> _Problem to solve_:
Edit the items below so that every "white cabinet" becomes "pantry cabinet", and leave the rest of the text unchanged.

> _Task data_:
————————
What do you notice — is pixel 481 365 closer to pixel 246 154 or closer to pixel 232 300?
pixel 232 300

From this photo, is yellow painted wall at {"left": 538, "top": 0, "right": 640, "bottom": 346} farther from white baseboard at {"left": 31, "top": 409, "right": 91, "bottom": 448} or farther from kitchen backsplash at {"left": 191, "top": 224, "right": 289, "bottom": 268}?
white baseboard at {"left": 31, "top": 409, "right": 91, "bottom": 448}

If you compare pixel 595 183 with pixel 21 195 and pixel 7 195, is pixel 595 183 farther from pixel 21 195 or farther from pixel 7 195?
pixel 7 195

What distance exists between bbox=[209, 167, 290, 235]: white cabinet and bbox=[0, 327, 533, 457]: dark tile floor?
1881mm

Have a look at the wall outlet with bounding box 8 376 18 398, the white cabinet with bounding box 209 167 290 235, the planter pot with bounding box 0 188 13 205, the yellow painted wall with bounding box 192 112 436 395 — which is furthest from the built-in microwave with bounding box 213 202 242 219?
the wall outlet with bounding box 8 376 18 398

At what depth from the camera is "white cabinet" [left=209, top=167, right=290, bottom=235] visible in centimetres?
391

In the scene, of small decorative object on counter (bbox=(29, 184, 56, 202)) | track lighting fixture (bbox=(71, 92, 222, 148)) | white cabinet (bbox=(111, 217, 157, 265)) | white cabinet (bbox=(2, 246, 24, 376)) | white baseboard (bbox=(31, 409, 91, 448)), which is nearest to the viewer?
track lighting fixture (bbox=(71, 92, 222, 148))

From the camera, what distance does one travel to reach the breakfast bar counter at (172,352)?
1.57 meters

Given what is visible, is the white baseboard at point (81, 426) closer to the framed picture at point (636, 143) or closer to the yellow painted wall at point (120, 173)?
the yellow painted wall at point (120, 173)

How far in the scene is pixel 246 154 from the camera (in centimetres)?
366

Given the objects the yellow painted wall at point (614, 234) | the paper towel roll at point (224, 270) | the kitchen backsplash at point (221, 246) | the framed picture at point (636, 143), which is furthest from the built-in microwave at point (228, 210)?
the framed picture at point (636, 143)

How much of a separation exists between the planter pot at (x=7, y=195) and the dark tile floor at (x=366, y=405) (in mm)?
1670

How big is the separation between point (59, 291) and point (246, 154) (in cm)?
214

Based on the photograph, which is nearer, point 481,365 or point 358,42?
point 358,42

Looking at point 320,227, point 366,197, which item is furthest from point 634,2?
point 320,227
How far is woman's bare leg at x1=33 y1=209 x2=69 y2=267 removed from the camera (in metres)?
————————
> _Solved exercise_:
What do you notice — is pixel 481 365 closer to pixel 246 154 or closer to pixel 232 300?
pixel 232 300

From this photo, is yellow painted wall at {"left": 538, "top": 0, "right": 640, "bottom": 346} farther from white baseboard at {"left": 31, "top": 409, "right": 91, "bottom": 448} or farther from kitchen backsplash at {"left": 191, "top": 224, "right": 289, "bottom": 268}?
white baseboard at {"left": 31, "top": 409, "right": 91, "bottom": 448}

If you compare pixel 595 183 with pixel 21 195 and pixel 7 195, is pixel 595 183 farther from pixel 21 195 or farther from pixel 7 195?
pixel 7 195

What distance exists between bbox=[209, 167, 290, 235]: pantry cabinet and bbox=[0, 327, 533, 457]: dark tile floor?
1881mm

Have a look at the wall outlet with bounding box 8 376 18 398, the pantry cabinet with bounding box 209 167 290 235, the planter pot with bounding box 0 188 13 205, the yellow painted wall with bounding box 192 112 436 395 — which is furthest from the built-in microwave with bounding box 213 202 242 219?
the wall outlet with bounding box 8 376 18 398

At what depth from the camera is "pantry cabinet" [left=209, top=167, right=290, bottom=235] visible in centimetres?
391

In the scene, of small decorative object on counter (bbox=(29, 184, 56, 202)) | track lighting fixture (bbox=(71, 92, 222, 148)) | pantry cabinet (bbox=(111, 217, 157, 265)) | pantry cabinet (bbox=(2, 246, 24, 376)) | white baseboard (bbox=(31, 409, 91, 448)), which is nearest to the viewer?
track lighting fixture (bbox=(71, 92, 222, 148))

From the camera, what distance does one travel to reach the breakfast bar counter at (172,352)?
1.57 meters

Given what is visible, is the white baseboard at point (81, 426) closer to the framed picture at point (636, 143) or closer to the yellow painted wall at point (120, 173)?
the yellow painted wall at point (120, 173)

How far in the scene is pixel 246 154 from the camera (in centimetres)?
366

Given the objects the yellow painted wall at point (614, 234) | the paper towel roll at point (224, 270) | the kitchen backsplash at point (221, 246) | the framed picture at point (636, 143), which is furthest from the built-in microwave at point (228, 210)?
the framed picture at point (636, 143)

How much of a separation exists between the planter pot at (x=7, y=195) and the dark tile floor at (x=366, y=405) (in mm)?
1670

How big is the separation between point (59, 291) and point (246, 154) (in cm)?
214

Based on the photograph, which is nearer, point 481,365 or point 358,42?
point 358,42

Looking at point 320,227, point 366,197, which item is furthest from point 634,2?
point 320,227
How far is woman's bare leg at x1=33 y1=209 x2=69 y2=267 removed from the camera (in metres)?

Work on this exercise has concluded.